# PROVIDED TEXT:
"""

It's been almost two years since my last post. I had good intentions enough to write a novel. An idea would arise, a passionate idea or thought, but the task of fleshing out ideas in words and type overwhelmed, and I just....didn't.
Two years, passed in a flash, in "the blink of an eye". Two years consumed with homeschooling, seeking out the groove of the paleo/primal lifestyle that worked for us, and attempting to find a balance of commitment with the new found energy I had gained through the healing diet changes. To transition from being afraid to commit to anything for fear of a migraine-induced cancellation to the novelty of having energy and migraine-free days with which to accomplish tasks and fulfill commitments has been a heady thing. The temptation to make up for migraine-stolen years, to do now so much that wasn't possible before, must be tempered by the knowledge that if I attempt too much 'more', my still adrenal-fatigue-fragile body can yet be cast into a not-as-familiar-but-still-possible week of fatigue and migraines.
A week like the one I'm just coming out of, just breaking the surface of fatigue and headaches, easing back into the breaststroke of a functioning life.
It was exhilarating, this new found ability to accomplish so much through the holidays. Amazing that the usual days of absolute exhaustion, sometimes half a week lost before energy returned, weren't knocking me flat as in years past.
Perhaps someday I'll learn to quit while ahead, to stop, to breathe, to rest before my body deflates. Too much doing, not enough resting, and my body's response is: "We're done." No choice given but to listen, to strip down to the bare minimum of commitments. To rest and recover since our New Year's snowbird flight to Florida.

"""

# EXERCISES TO COMPLETE:
(1) Duplicate the passage of the migraine post from "It's been almost" up to and including "and I just....didn't.".
(2) Answer these questions using the post about migraines and fatigue:
(a) How long has it been since the writer's last post?
(b) To which state was the New Year's snowbird flight?
(c) Which swimming stroke does the writer mention easing back into?
(3) Write the next part of the post about recovering from migraines and fatigue, continuing after its final sentence.
The material after this point is separate from the post about living with migraines and fatigue.

# RECORDED DATA:
"""

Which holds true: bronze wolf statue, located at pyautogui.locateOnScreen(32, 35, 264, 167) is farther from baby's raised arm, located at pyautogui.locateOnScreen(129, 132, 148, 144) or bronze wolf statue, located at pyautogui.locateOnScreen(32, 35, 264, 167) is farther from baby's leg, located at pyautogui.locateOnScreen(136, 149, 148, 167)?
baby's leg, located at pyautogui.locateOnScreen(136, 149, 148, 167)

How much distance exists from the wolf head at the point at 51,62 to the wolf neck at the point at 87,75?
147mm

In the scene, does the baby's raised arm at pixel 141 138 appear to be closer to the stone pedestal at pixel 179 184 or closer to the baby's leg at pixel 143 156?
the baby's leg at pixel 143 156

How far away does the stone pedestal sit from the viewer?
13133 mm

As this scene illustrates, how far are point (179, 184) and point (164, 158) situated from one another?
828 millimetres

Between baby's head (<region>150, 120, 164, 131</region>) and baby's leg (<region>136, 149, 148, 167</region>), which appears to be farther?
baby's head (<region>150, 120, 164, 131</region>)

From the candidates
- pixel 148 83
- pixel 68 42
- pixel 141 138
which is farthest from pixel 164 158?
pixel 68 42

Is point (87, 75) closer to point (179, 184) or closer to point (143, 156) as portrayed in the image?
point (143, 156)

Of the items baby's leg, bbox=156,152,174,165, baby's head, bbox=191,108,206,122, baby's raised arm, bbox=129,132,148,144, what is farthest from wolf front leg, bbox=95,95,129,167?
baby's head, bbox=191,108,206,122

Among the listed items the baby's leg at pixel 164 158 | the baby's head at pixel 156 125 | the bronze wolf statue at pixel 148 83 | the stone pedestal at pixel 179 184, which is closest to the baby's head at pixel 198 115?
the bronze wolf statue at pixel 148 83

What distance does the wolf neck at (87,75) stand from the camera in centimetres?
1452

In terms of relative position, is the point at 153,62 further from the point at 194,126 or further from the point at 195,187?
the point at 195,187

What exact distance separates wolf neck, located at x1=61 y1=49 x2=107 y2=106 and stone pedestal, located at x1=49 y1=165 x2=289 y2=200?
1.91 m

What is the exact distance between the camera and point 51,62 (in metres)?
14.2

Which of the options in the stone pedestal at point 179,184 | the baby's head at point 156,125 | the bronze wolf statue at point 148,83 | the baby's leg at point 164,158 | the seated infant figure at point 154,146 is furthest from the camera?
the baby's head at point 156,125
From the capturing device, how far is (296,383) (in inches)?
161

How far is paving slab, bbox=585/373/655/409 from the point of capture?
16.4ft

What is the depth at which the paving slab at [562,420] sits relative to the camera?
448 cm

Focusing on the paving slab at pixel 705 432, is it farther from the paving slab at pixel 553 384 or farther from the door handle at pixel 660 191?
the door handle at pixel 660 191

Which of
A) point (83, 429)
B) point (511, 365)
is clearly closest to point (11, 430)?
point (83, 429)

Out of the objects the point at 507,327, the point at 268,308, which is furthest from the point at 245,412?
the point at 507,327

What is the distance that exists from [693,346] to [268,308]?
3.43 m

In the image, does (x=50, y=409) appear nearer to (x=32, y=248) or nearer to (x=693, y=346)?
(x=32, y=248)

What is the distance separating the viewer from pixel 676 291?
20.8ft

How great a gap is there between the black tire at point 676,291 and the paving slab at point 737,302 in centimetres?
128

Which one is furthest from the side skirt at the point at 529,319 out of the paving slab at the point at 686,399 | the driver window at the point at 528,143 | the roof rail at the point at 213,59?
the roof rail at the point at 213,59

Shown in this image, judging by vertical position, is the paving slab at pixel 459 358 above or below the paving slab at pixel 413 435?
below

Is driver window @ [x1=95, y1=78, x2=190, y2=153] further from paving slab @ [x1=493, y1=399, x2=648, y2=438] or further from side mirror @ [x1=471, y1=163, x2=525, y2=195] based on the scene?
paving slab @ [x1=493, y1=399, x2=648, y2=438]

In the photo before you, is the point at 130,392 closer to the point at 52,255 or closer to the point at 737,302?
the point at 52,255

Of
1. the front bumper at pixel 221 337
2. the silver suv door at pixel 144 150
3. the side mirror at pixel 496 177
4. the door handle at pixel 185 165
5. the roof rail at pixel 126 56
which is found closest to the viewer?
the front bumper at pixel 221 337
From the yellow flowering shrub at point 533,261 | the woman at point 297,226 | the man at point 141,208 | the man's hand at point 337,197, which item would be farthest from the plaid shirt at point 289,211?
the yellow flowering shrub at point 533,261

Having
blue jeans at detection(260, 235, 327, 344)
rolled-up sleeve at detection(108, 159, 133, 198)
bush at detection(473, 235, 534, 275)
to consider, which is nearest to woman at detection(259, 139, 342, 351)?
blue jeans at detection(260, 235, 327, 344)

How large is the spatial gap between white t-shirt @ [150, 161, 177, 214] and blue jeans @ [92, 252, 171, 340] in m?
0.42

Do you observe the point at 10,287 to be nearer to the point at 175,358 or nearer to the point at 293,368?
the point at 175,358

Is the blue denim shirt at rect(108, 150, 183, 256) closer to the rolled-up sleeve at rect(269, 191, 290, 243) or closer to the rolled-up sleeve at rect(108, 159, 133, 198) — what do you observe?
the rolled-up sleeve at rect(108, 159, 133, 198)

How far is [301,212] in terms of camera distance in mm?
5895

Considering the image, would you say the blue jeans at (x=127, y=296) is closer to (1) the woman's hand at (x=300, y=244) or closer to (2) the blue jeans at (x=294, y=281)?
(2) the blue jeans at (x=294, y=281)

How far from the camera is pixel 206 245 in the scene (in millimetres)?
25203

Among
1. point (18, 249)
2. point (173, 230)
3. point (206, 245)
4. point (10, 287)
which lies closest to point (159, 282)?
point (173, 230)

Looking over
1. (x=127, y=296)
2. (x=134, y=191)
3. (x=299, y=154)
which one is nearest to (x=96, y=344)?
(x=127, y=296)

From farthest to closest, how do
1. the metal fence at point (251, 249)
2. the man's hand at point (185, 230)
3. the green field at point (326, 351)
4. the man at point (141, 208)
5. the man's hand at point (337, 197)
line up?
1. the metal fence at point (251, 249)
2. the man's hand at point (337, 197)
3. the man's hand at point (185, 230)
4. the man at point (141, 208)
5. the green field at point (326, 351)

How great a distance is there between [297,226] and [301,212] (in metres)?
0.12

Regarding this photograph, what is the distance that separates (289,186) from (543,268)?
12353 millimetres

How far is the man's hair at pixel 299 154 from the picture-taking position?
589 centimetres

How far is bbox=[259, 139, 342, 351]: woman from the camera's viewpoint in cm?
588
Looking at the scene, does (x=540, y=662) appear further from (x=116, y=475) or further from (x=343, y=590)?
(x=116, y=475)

"""

# ANSWERS FOR THE EXERCISE:
(1)
It's been almost two years since my last post. I had good intentions enough to write a novel. An idea would arise, a passionate idea or thought, but the task of fleshing out ideas in words and type overwhelmed, and I just....didn't.

(2)
(a) Almost two years.
(b) Florida.
(c) The breaststroke.

(3)
Slowly I'm learning that sometimes the pain comes so that we are quiet, whether we desire it or not. That the pain-induced stillness is God's way of reminding us to slow down, to focus, and to not try to do it all. Because the honest truth is, I've been striving to do it all, too much, and so much of it with the wrong focus. The primal lifestyle has been a God directed avenue of healing for me, one I'll forever be grateful for, but it was an overwhelming change at first. My all-or-nothing self dove in head first, attempting to change everything at once. By God's grace I found success, but at the expense of losing focus on the very One who led me to my healing, the only One in whom true Life is found.
This is our new 'normal' now, this cooking without grains, without processed foods, without junk. Become simply the way I cook, the way I eat, as if the lens through which I view food has a new, healthier filter fitted on top. I'm grateful for that. There are other things now that need my attention, that deserve my attention, far more than what's going on our plates.
I feel God speaking to me more in these few short, first weeks of the new-born year than I have felt in a time far too long. I'm learning to be thankful for the fatigue, for the pain when it comes from Him, for it is in the quiet, and very often in the pain, that we are best able to hear His voice. God's voice is rarely a roar over the din, blinding us on the road to Damascus to all but His message. It is instead a soft, small whisper waiting patiently for the moment we decide we have time to listen.
I have been un-quiet for too long now, perhaps for the last two years. I've neglected my inbox from God the way I ignore my virtual inbox, forced to wade through a sea of junk in order to find the important.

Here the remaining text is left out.